- What needs to be done -
The whole set of entries is to be restated word for word.

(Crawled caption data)
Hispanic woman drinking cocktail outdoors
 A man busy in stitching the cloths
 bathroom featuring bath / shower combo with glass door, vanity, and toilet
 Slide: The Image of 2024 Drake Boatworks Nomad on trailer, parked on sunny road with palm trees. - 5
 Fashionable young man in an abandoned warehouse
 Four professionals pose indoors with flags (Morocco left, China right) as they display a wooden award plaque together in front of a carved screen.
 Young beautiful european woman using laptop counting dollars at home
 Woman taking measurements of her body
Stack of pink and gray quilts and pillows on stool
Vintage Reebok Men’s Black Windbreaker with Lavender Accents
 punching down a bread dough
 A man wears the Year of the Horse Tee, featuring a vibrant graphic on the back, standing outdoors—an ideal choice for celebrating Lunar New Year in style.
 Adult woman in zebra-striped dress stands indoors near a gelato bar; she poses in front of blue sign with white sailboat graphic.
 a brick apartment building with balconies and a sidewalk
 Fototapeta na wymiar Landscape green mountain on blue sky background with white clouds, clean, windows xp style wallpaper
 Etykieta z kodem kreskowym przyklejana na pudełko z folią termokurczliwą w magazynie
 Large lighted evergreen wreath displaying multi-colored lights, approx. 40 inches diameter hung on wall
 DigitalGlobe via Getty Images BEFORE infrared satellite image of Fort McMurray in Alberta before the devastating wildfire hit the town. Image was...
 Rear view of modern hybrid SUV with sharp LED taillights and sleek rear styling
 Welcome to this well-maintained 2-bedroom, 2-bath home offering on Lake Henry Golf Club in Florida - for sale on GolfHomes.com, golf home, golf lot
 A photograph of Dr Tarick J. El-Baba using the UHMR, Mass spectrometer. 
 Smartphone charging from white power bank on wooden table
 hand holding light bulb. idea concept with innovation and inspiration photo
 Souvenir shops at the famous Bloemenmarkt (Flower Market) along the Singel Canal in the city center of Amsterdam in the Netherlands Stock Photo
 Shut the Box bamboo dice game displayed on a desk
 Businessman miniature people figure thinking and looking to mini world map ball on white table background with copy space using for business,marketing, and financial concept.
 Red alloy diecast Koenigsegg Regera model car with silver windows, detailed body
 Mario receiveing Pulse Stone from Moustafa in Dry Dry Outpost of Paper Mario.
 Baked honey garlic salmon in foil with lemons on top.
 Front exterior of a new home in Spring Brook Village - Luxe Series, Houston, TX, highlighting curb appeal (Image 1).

- Answer box -
Hispanic woman drinking cocktail outdoors
 A man busy in stitching the cloths
 bathroom featuring bath / shower combo with glass door, vanity, and toilet
 Slide: The Image of 2024 Drake Boatworks Nomad on trailer, parked on sunny road with palm trees. - 5
 Fashionable young man in an abandoned warehouse
 Four professionals pose indoors with flags (Morocco left, China right) as they display a wooden award plaque together in front of a carved screen.
 Young beautiful european woman using laptop counting dollars at home
 Woman taking measurements of her body
Stack of pink and gray quilts and pillows on stool
Vintage Reebok Men’s Black Windbreaker with Lavender Accents
 punching down a bread dough
 A man wears the Year of the Horse Tee, featuring a vibrant graphic on the back, standing outdoors—an ideal choice for celebrating Lunar New Year in style.
 Adult woman in zebra-striped dress stands indoors near a gelato bar; she poses in front of blue sign with white sailboat graphic.
 a brick apartment building with balconies and a sidewalk
 Fototapeta na wymiar Landscape green mountain on blue sky background with white clouds, clean, windows xp style wallpaper
 Etykieta z kodem kreskowym przyklejana na pudełko z folią termokurczliwą w magazynie
 Large lighted evergreen wreath displaying multi-colored lights, approx. 40 inches diameter hung on wall
 DigitalGlobe via Getty Images BEFORE infrared satellite image of Fort McMurray in Alberta before the devastating wildfire hit the town. Image was...
 Rear view of modern hybrid SUV with sharp LED taillights and sleek rear styling
 Welcome to this well-maintained 2-bedroom, 2-bath home offering on Lake Henry Golf Club in Florida - for sale on GolfHomes.com, golf home, golf lot
 A photograph of Dr Tarick J. El-Baba using the UHMR, Mass spectrometer. 
 Smartphone charging from white power bank on wooden table
 hand holding light bulb. idea concept with innovation and inspiration photo
 Souvenir shops at the famous Bloemenmarkt (Flower Market) along the Singel Canal in the city center of Amsterdam in the Netherlands Stock Photo
 Shut the Box bamboo dice game displayed on a desk
 Businessman miniature people figure thinking and looking to mini world map ball on white table background with copy space using for business,marketing, and financial concept.
 Red alloy diecast Koenigsegg Regera model car with silver windows, detailed body
 Mario receiveing Pulse Stone from Moustafa in Dry Dry Outpost of Paper Mario.
 Baked honey garlic salmon in foil with lemons on top.
 Front exterior of a new home in Spring Brook Village - Luxe Series, Houston, TX, highlighting curb appeal (Image 1).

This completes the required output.